— AIM OF THE EXERCISE —
In the copy, leave out the pictures and repeat all records exactly.

— INFORMATION GIVEN —
______________________________
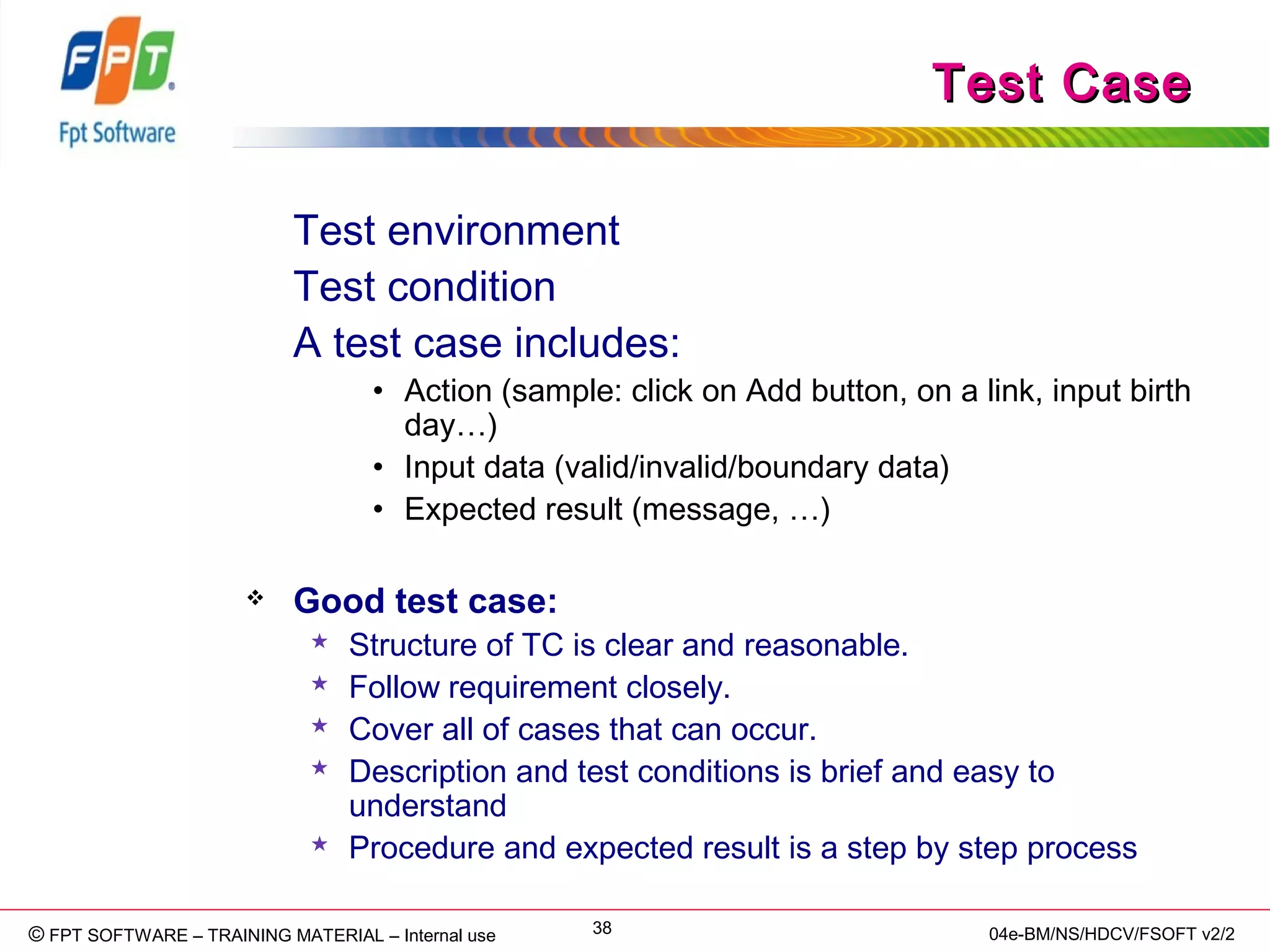 FPT
Fpt Software

Test Case

Test environment

Test condition

A test case includes:

• Action (sample: click on Add button, on a link, input birth day…)
• Input data (valid/invalid/boundary data)
• Expected result (message, …)

❖ Good test case:

★ Structure of TC is clear and reasonable.
★ Follow requirement closely.
★ Cover all of cases that can occur.
★ Description and test conditions is brief and easy to understand
★ Procedure and expected result is a step by step process

© FPT SOFTWARE – TRAINING MATERIAL – Internal use 38 04e-BM/NS/HDCV/FSOFT v2/2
______________________________
— TASK SOLUTION —
 FPT
Fpt Software

Test Case

Test environment

Test condition

A test case includes:

• Action (sample: click on Add button, on a link, input birth day…)
• Input data (valid/invalid/boundary data)
• Expected result (message, …)

❖ Good test case:

★ Structure of TC is clear and reasonable.
★ Follow requirement closely.
★ Cover all of cases that can occur.
★ Description and test conditions is brief and easy to understand
★ Procedure and expected result is a step by step process

© FPT SOFTWARE – TRAINING MATERIAL – Internal use 38 04e-BM/NS/HDCV/FSOFT v2/2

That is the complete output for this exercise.